It tracks the reverse mapping, so you can recover the original symbol given a variable in get_symbol_for; this is useful for turning a SAT assignment back into sympy assignments.

Next, we need something to store this mapping along with the clause list. You need both to emit valid DIMACS, since the header line contains both the variable count (which the mapping knows) and the clause count (which the clause list knows). This is basically a glorified tuple, with a __str__ that does the conversion to well-formed DIMACS text:

class DimacsFormula:
    def __init__(self, mapping, clauses):
        self._mapping = mapping
        self._clauses = clauses

    @property
    def mapping(self):
        return self._mapping

    @property
    def clauses(self):
        return self._clauses

    def __str__(self):
        header = f"p cnf {self._mapping.total_variables} {len(self._clauses)}"
        body = "\n".join(
            " ".join([str(literal) for literal in clause] + ["0"])
            for clause in self._clauses
        )

        return "\n".join([header, body])

Last, we just walk over the sympy AST to create DIMACS clauses:

from sympy.core.symbol import Symbol
from sympy.logic.boolalg import to_cnf, And, Or, Not

def to_dimacs_formula(sympy_cnf):
    dimacs_mapping = DimacsMapping()
    dimacs_clauses = []

    assert type(sympy_cnf) == And
    for sympy_clause in sympy_cnf.args:
        assert type(sympy_clause) == Or

        dimacs_clause = []
        for sympy_literal in sympy_clause.args:
            if type(sympy_literal) == Not:
                sympy_symbol, polarity = sympy_literal.args[0], -1
            elif type(sympy_literal) == Symbol:
                sympy_symbol, polarity = sympy_literal, 1
            else:
                raise AssertionError("invalid cnf")

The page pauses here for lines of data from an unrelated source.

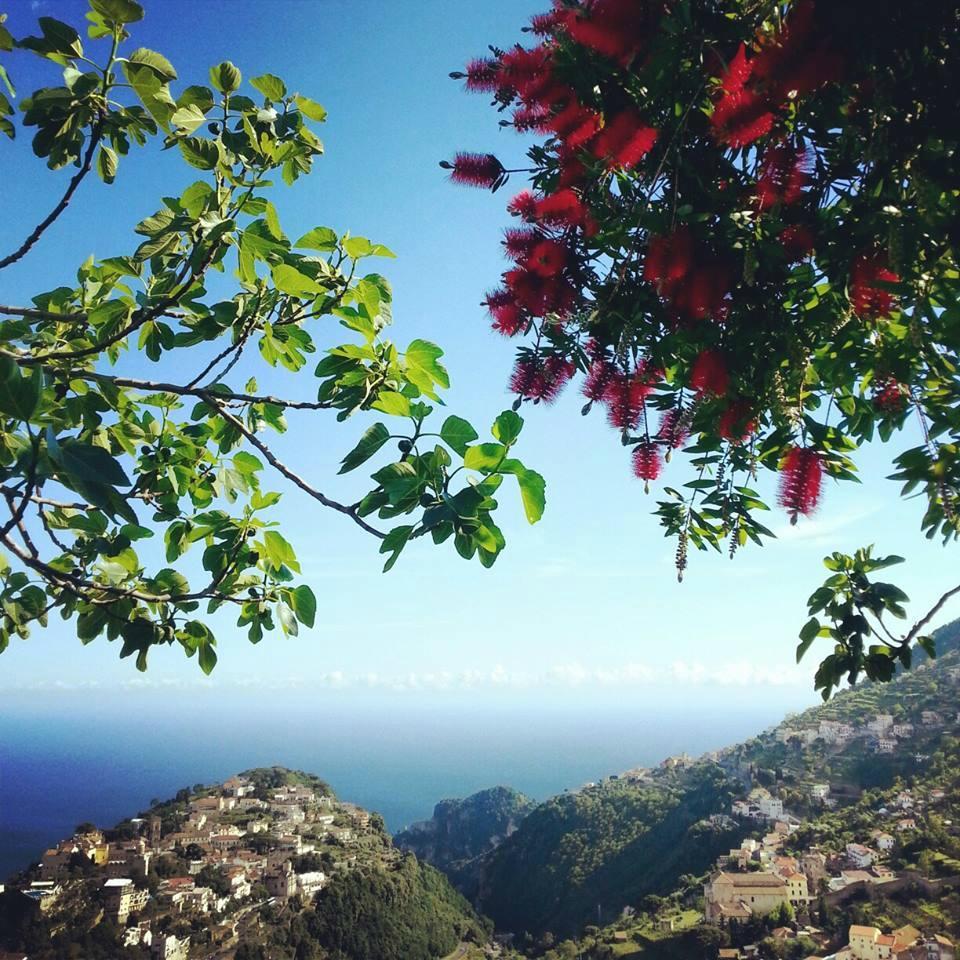Agriturismo Monte Brusara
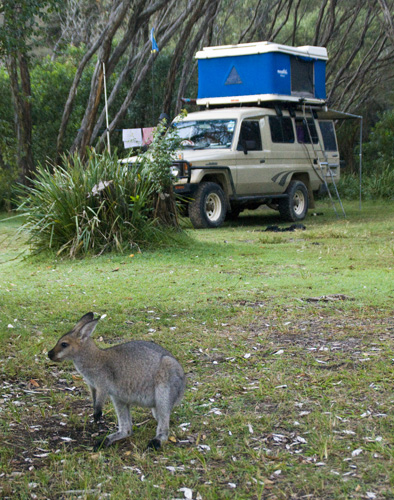 Campsite companions at Kylies Beach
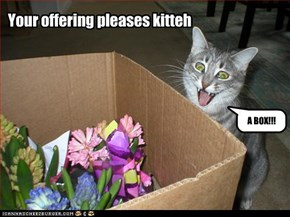 Your offering pleases kitteh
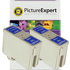 Epson T013 Compatible Black Ink Cartridge TWINPACK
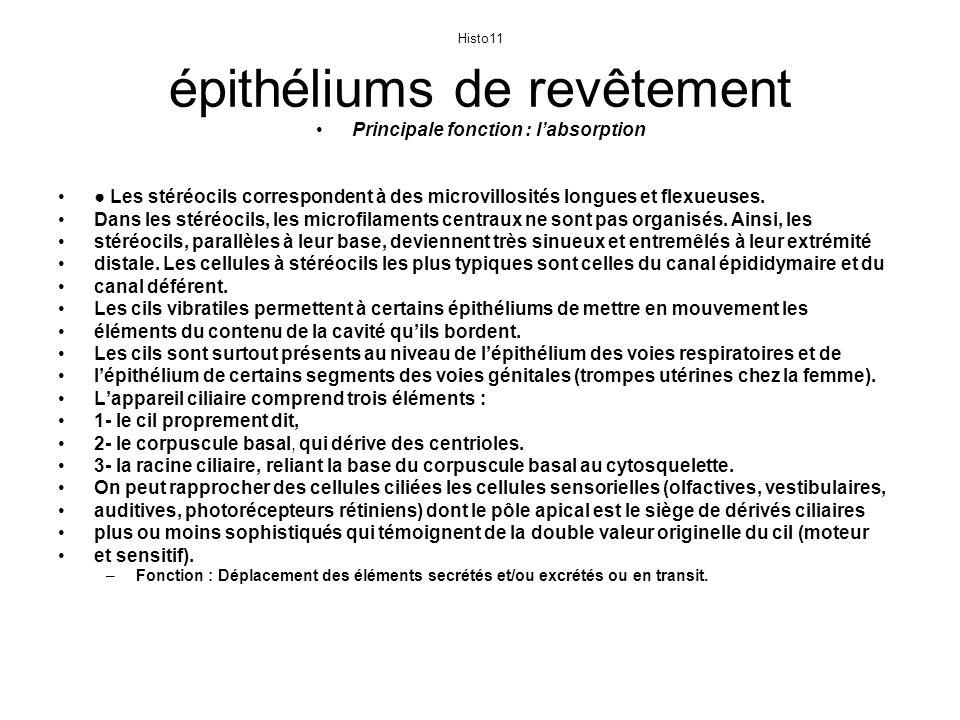 Histo 12 Les sécrétions polarisées des cellules des épithéliums de revêtement sont le plus souvent exocrines.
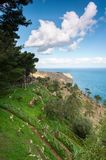 Spectacular view of italian pines mountain and sea. Spectacular view of italian pine woodland mountain and sea with cloudy blue sky. Colored summertime outdoor royalty free stock photos
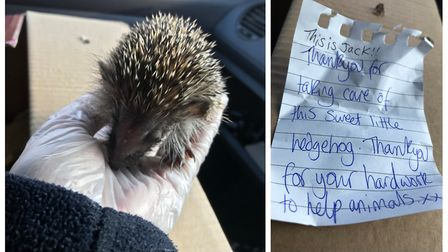 A hedgehog left at Fordham near Ely had a note attached to 'take care of this sweet little thing'. W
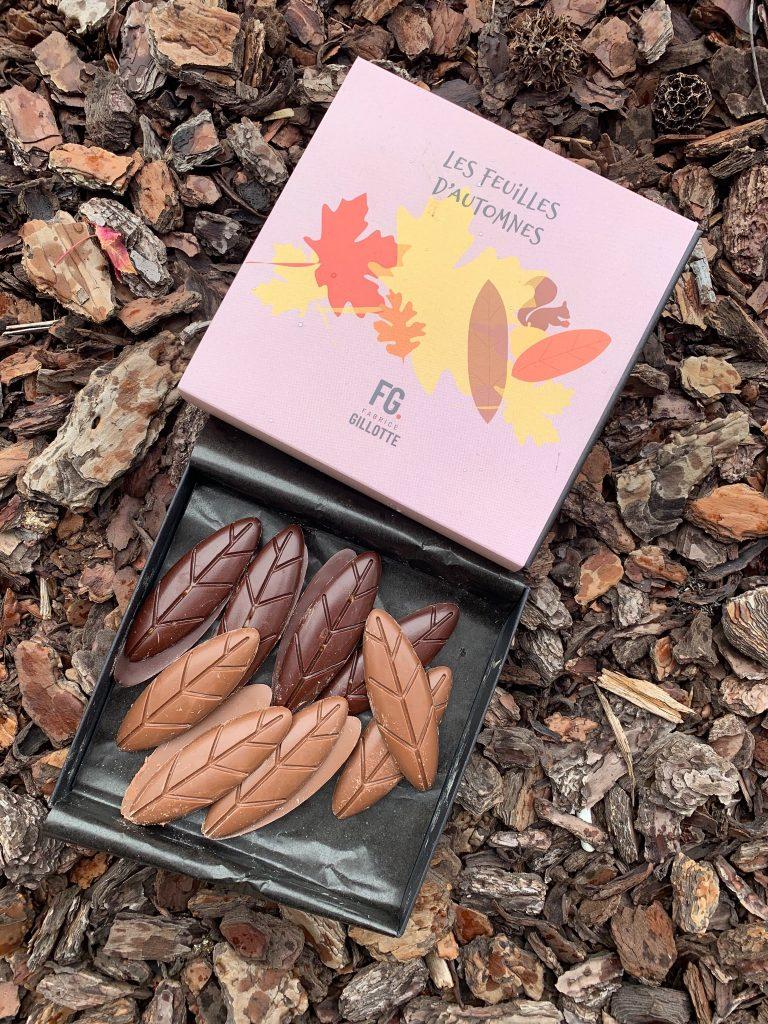 Les feuilles d'automne, Fabrice Gillotte
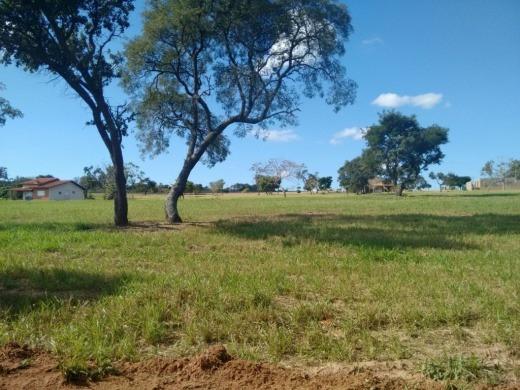 Venda Terreno Em Ariquemes-rondonia - 144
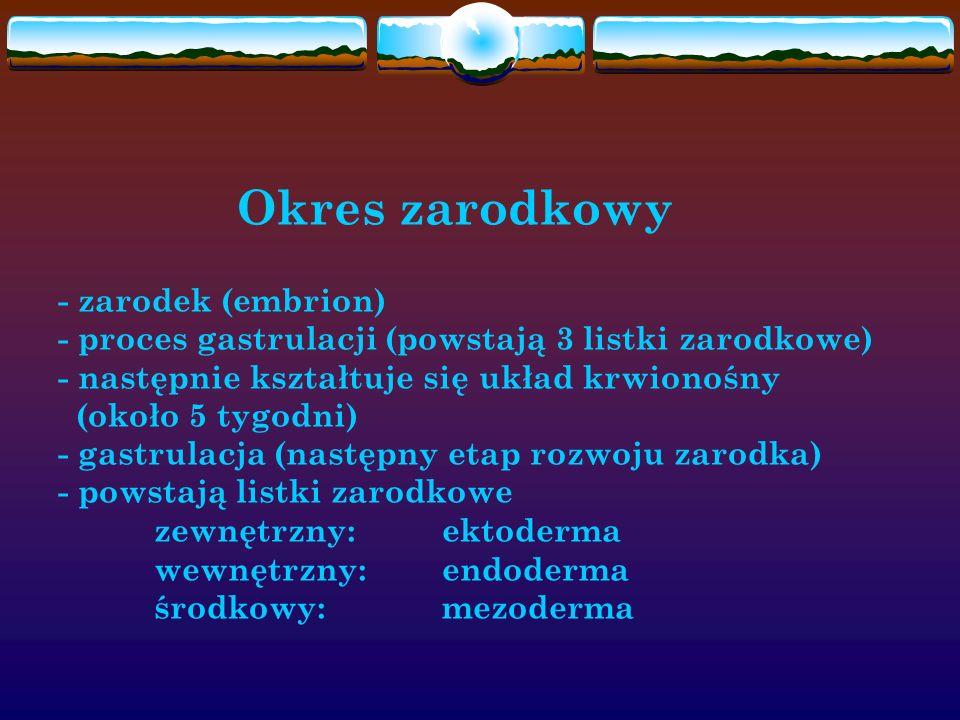 Okres zarodkowy - zarodek (embrion) - proces gastrulacji (powstają 3 listki zarodkowe) - następnie kształtuje się układ krwionośny (około 5 tygodni) - gastrulacja (następny etap rozwoju zarodka) - powstają listki zarodkowe zewnętrzny: ektoderma wewnętrzny: endoderma środkowy: mezoderma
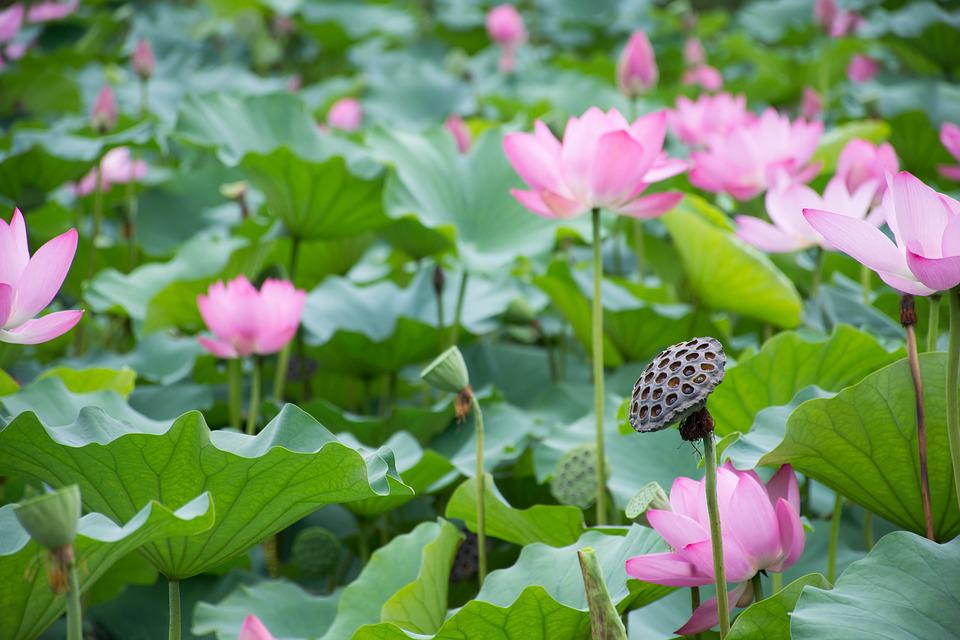 Free photo lotus leaf the scenery pond lotus lotus root max pixel lotus lotus leaf lotus root pond the scenery mightylinksfo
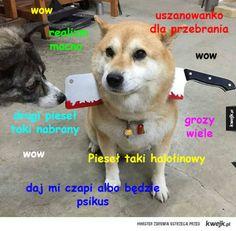 Best Memes, Some Fun, Good Times, Haha, Corgi, Humor, Pets, Funny, Kawaii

            dimacs_variable = dimacs_mapping.get_variable_for(sympy_symbol)
            dimacs_literal = dimacs_variable * polarity
            dimacs_clause.append(dimacs_literal)

        dimacs_clauses.append(dimacs_clause)

    return DimacsFormula(dimacs_mapping, dimacs_clauses)

This just descends down the tree, until it gets the root symbol and whether or not it was negated (i.e., was in a Not indicating negative polarity). Once the symbol is mapped to its variable, we can leave it positive or negate it to maintain polarity and append it to the DIMACS clause.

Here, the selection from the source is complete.